Quote from: RE on Mar 03, 2024, 06:49 AMQuote from: K-Dog on Mar 02, 2024, 07:30 AMCapitalism is only the best system when new lands are beingsettledstolen and indigenous people are beingdisplacedmurdered.
Fixed that for you.
RE
Thanks, the clarification is appropriate.
A bit of family history. My mothers family settled in no mans land between the Dakota and Sioux in Minnesota in about 1850. Neither tribe could kill the other on this land which is on the bank of the Mississippi river. The family patriarch had the attitude that the Indians had been there first, and that they had a right to hunt on 'his' land. They could get food no other way and were here first. Other white settlers did not agree with my great-great-great grandfather and he knew everybody else was trying to starve the Indians out. He would have no part of it.
When Minnesota had an Indian war, a posse rode to my ancestors farm and took him to town by force. He had refused to leave his farm earlier because he said he had nothing to fear from the Indians, and they were all his friends. It turned out the Souix war party that came through was not from the local area and would have not known my great-great-great grandfather. They killed every white man they found and it is a good think my great-great-great grandfather went to town. Later the local Indians told my ancestor that they had been just as much afraid of the war party as everyone else was. They wanted no part of it. The war party had been forcing young men to join up 'or else'.
That is the story as it was passed from my grandmother to my mother and then to me.
Is the story true? Absolutely. Have the facts been distorted. Most certainly.
My point of view is that this is personal family history which I can choose to accept or reject as my 'own'. I totally accept it. I can see myself telling a posse to go away because I don't have anything to worry about. The important take-away is that my ancestors realized other white men were trying to starve the Indians out so they would move on, and they wanted no part of it.
Some black people moved into northern Minnesota in WWII to work at a place called Fort Ripley. My mother was with my grandmother and her mother. They heard some people talking and the 'N' word was being used. My mother was told "We do not use that word. These people are like everyone else, and they came up here to work because all our men are at war. We should be nice to them.
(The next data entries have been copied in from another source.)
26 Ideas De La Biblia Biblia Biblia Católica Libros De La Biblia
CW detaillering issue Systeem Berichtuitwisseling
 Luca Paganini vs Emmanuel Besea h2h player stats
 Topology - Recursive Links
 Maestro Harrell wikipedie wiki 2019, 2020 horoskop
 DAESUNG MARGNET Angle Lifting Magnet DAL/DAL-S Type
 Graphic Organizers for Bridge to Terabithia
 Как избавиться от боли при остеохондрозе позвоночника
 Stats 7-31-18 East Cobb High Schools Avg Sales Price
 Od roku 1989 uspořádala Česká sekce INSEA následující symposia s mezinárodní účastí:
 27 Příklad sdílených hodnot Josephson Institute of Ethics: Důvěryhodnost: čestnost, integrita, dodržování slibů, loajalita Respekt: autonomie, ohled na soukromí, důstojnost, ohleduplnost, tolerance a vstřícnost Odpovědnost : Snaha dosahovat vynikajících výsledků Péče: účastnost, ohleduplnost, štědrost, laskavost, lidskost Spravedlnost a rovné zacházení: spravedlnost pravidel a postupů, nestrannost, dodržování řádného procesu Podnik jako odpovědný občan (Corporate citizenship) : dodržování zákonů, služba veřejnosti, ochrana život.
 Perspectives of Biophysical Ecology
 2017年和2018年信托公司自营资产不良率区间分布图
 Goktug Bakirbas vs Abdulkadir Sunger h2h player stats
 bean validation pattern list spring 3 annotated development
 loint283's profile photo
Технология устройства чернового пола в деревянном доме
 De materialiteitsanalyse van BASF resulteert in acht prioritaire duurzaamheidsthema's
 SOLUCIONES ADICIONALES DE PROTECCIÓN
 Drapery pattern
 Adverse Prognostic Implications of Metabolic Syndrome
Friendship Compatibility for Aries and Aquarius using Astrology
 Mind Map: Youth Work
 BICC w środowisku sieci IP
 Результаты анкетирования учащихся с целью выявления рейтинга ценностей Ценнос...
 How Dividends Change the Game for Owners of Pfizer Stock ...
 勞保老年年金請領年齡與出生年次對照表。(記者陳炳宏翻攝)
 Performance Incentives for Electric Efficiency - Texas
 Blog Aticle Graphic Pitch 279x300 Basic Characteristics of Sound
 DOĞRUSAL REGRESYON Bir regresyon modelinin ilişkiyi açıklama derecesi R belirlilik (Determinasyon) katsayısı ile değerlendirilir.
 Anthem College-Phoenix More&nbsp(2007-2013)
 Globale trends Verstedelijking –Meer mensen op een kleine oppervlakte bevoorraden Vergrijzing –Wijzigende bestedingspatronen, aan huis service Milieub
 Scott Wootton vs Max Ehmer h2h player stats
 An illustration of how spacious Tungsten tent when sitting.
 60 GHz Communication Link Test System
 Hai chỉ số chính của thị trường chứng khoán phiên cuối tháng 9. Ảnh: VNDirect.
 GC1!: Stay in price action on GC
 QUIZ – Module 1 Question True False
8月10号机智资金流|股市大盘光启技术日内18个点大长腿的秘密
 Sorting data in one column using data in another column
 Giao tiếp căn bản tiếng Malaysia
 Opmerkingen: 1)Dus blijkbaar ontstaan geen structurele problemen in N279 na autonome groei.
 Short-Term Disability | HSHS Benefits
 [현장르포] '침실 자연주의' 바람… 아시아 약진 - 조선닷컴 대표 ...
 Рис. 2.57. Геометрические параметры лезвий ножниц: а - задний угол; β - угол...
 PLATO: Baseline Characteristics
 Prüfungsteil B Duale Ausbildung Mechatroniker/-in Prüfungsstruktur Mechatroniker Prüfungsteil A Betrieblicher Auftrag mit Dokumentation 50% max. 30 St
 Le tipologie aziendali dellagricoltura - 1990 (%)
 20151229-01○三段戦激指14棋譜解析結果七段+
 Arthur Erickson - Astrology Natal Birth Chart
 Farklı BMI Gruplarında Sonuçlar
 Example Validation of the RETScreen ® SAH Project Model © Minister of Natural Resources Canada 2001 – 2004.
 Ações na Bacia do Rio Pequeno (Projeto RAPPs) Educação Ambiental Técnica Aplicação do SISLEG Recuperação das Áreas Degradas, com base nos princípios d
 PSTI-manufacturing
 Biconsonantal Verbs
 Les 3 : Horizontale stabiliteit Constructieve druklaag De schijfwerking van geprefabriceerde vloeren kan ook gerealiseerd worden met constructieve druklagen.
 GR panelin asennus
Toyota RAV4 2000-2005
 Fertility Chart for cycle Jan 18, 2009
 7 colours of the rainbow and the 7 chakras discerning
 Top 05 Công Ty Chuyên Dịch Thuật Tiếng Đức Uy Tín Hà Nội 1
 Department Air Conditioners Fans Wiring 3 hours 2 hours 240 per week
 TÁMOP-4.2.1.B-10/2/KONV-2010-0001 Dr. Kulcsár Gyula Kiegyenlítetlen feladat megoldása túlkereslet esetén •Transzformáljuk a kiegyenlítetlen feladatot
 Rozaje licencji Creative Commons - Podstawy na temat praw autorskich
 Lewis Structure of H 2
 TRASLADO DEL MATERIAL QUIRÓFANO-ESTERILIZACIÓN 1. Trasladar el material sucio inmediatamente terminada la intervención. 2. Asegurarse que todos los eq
Decades before civil rights became a thing, my family had their shit together.
My family had the attitude there was room for everybody, and that the Indians had a right to hunt. What I learned from how it was related to me was that eliminating food to force local natives to move on was a open secret that nobody talked about. It was also something that not every white person was all right with.
That is my takeaway.

Humanity is a mixed bag no matter what tribe you belong to.